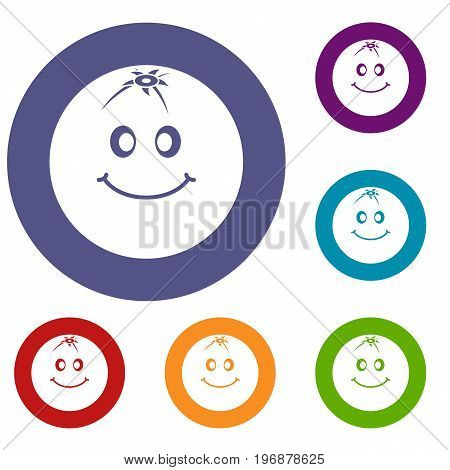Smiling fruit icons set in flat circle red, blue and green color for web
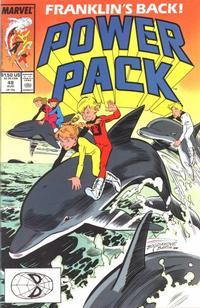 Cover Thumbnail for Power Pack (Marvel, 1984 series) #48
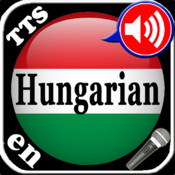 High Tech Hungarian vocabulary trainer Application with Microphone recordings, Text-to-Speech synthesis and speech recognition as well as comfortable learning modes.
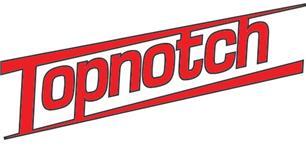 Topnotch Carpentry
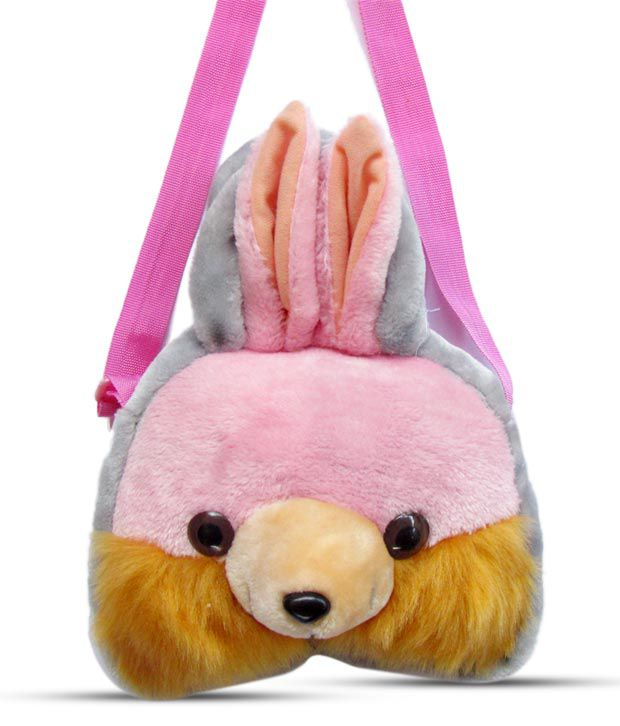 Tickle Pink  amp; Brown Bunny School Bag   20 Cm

★ ★ ★ ★

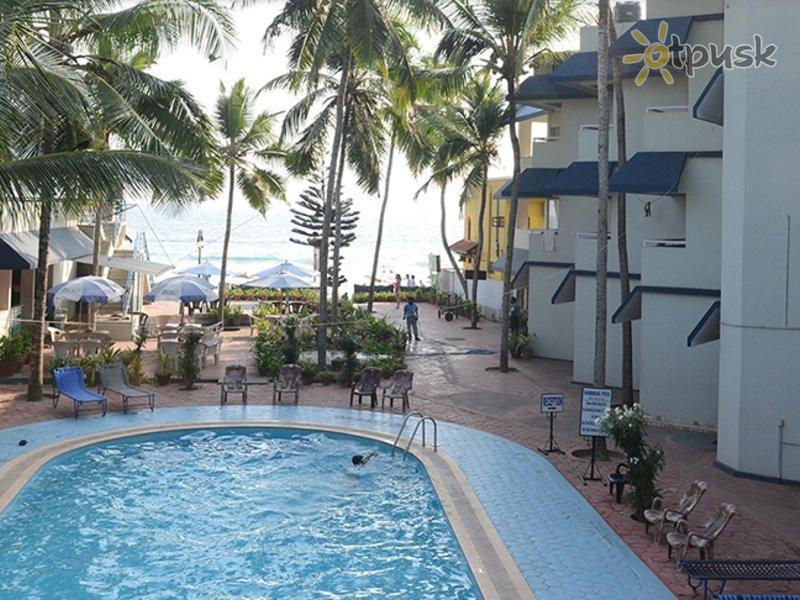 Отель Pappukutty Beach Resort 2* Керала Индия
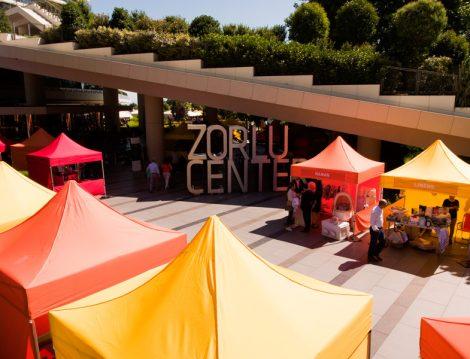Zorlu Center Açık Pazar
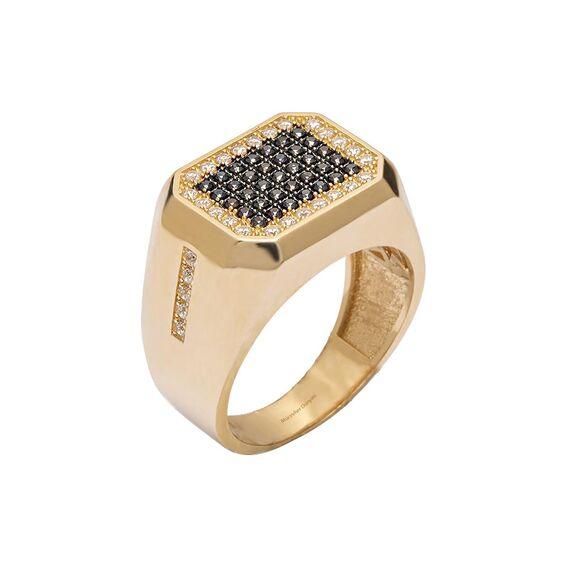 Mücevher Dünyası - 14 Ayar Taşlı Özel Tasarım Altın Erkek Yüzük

★ ★ ★ ★

REQUIRED ACTION:
Look above for the line with "Cover Thumbnail for" and the line with "amp; Brown Bunny". Output those two and everything between them exactly, pictures excluded.

RESPONSE TO THE TASK:
 Cover Thumbnail for Power Pack (Marvel, 1984 series) #48
 High Tech Hungarian vocabulary trainer Application with Microphone recordings, Text-to-Speech synthesis and speech recognition as well as comfortable learning modes.
 Topnotch Carpentry
 Tickle Pink  amp; Brown Bunny School Bag   20 Cm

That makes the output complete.